"""

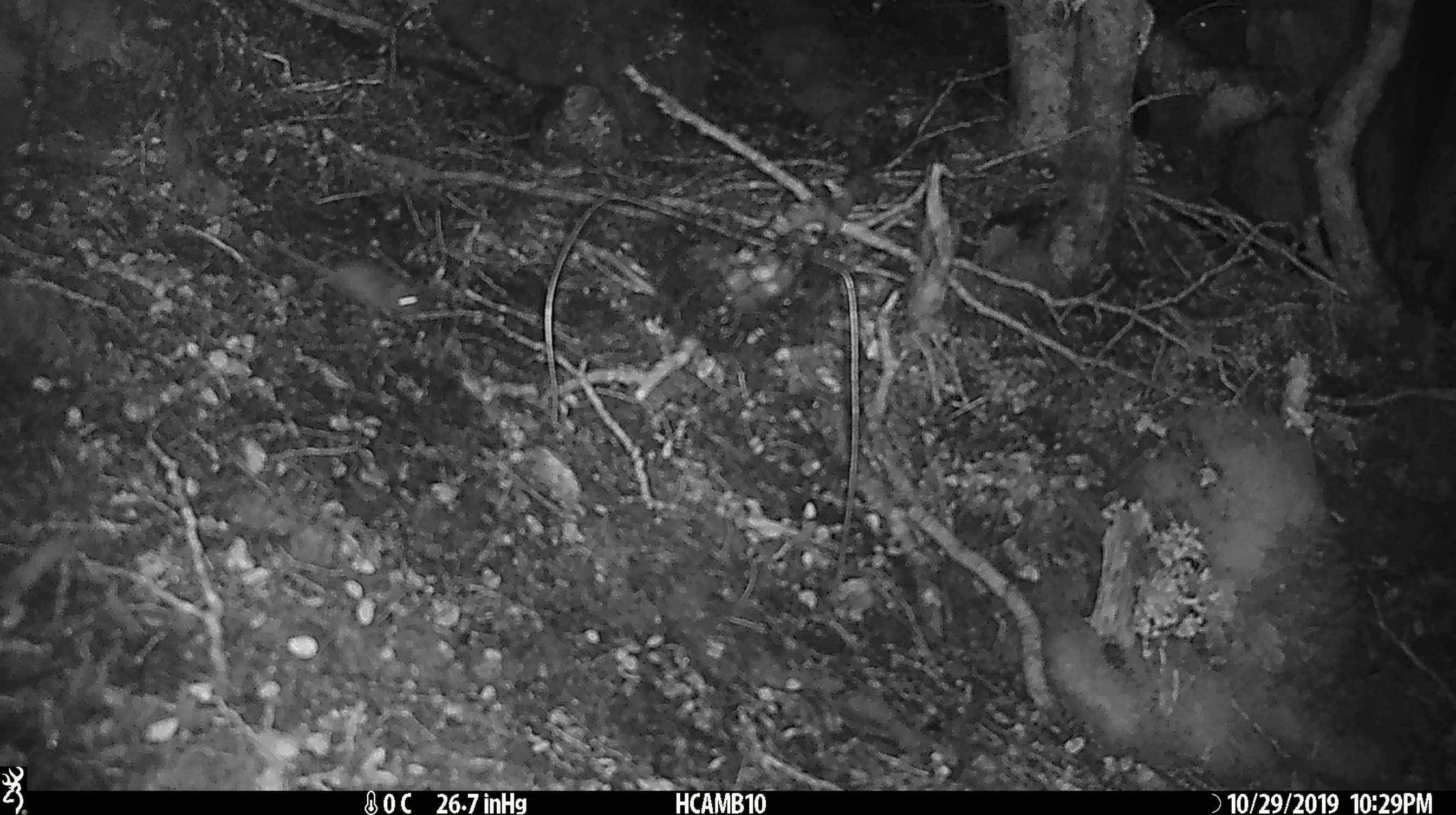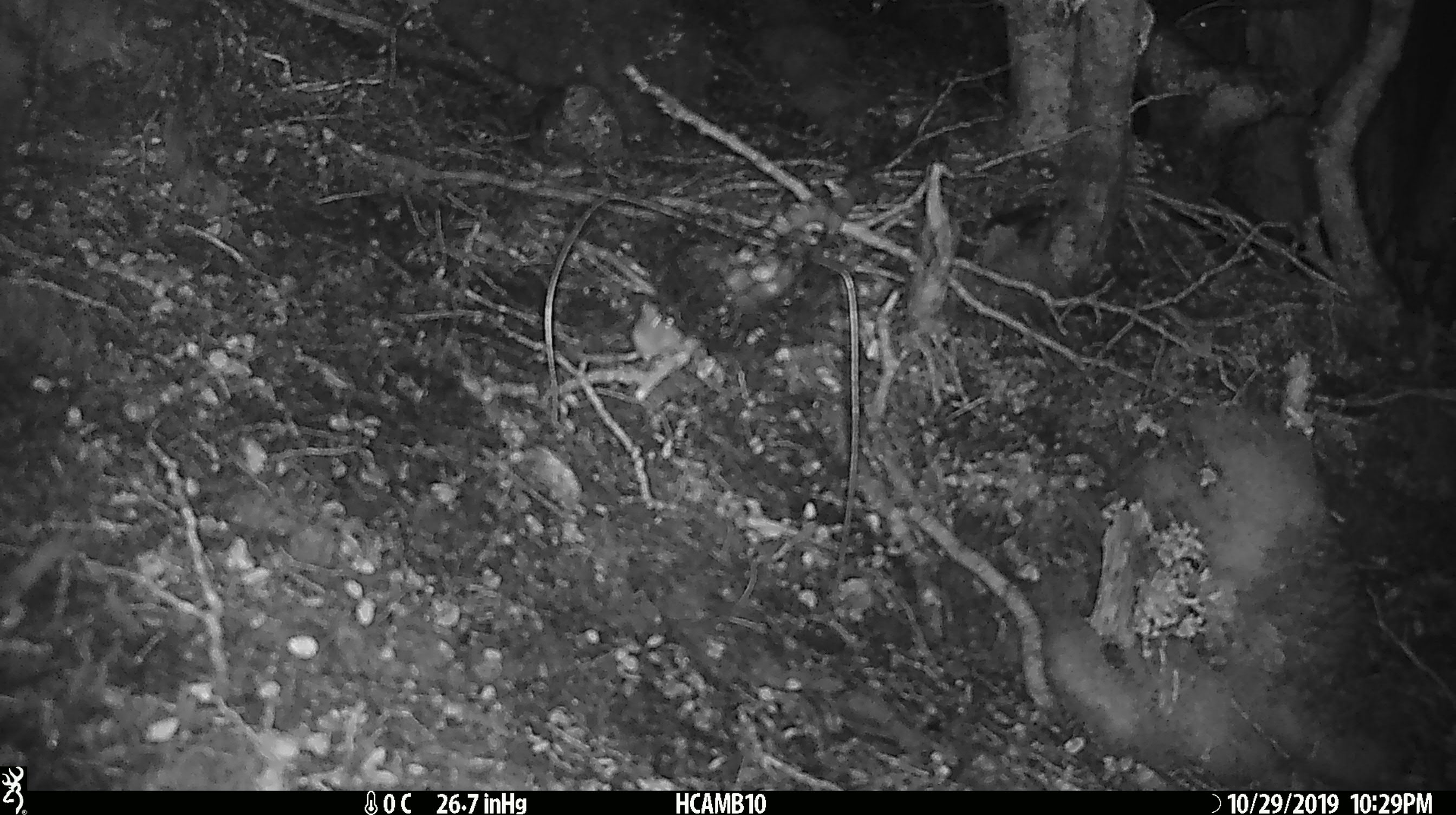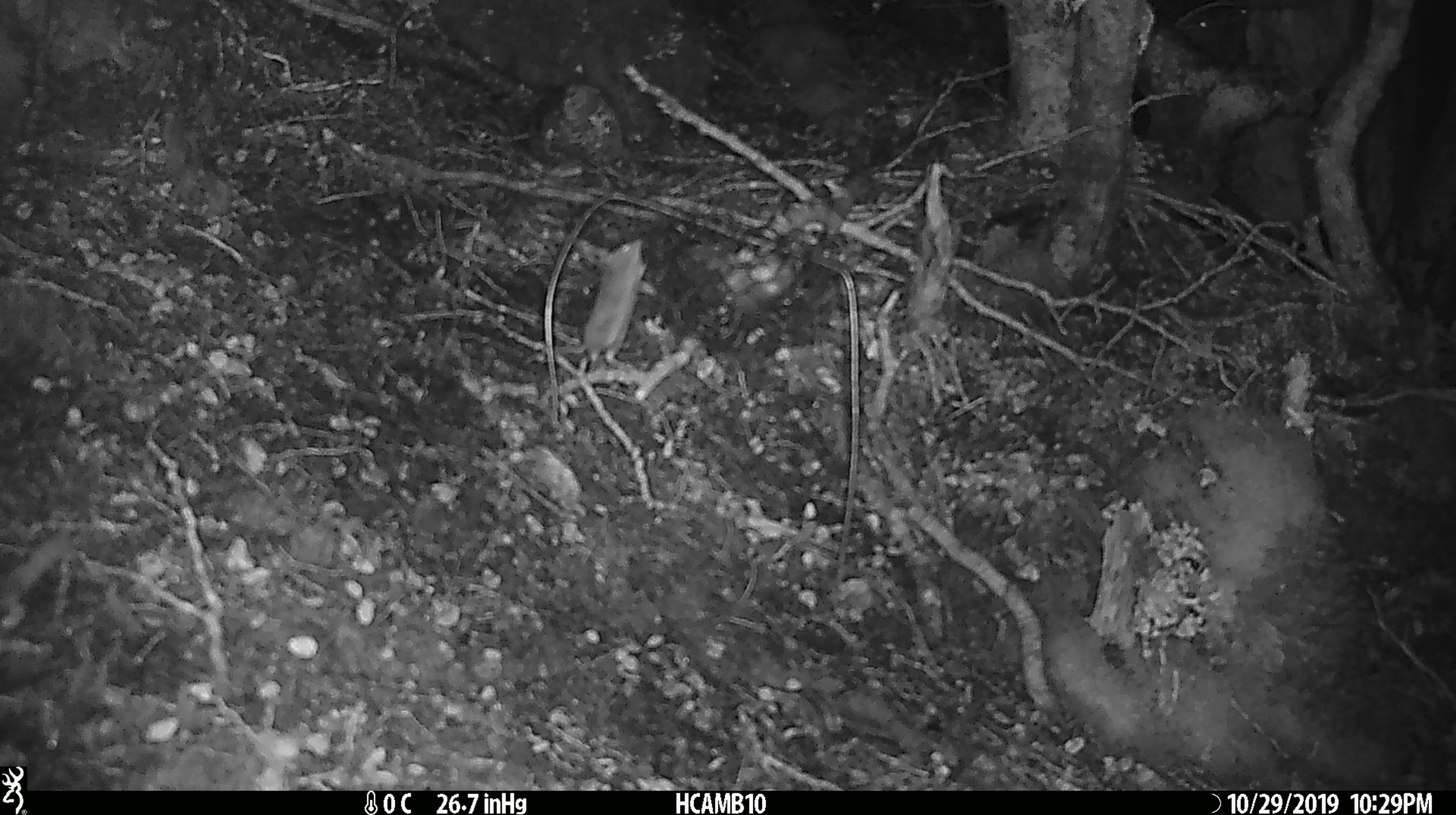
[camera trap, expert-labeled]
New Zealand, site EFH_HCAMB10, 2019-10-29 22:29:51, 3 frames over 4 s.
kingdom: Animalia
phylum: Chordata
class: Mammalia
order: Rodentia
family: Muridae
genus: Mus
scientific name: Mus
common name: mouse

"""
"""

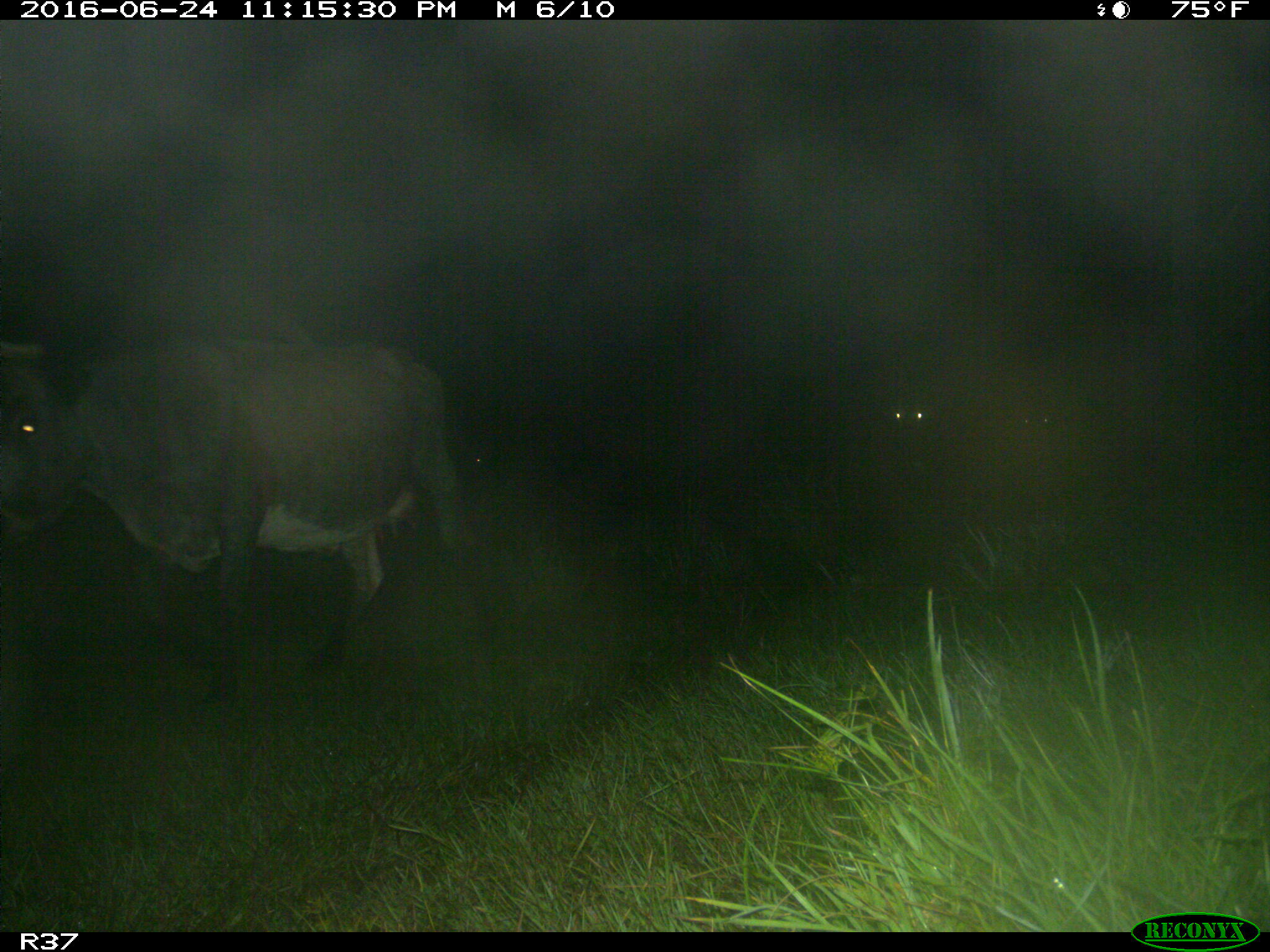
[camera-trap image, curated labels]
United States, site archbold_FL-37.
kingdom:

"""

**WORK INSTRUCTIONS**
In the entries above, find the line holding "New Zealand, site" and the line holding "common name: mouse"; print both of them and every line between, exactly, and nothing else.

**RESULT**
New Zealand, site EFH_HCAMB10, 2019-10-29 22:29:51, 3 frames over 4 s.
kingdom: Animalia
phylum: Chordata
class: Mammalia
order: Rodentia
family: Muridae
genus: Mus
scientific name: Mus
common name: mouse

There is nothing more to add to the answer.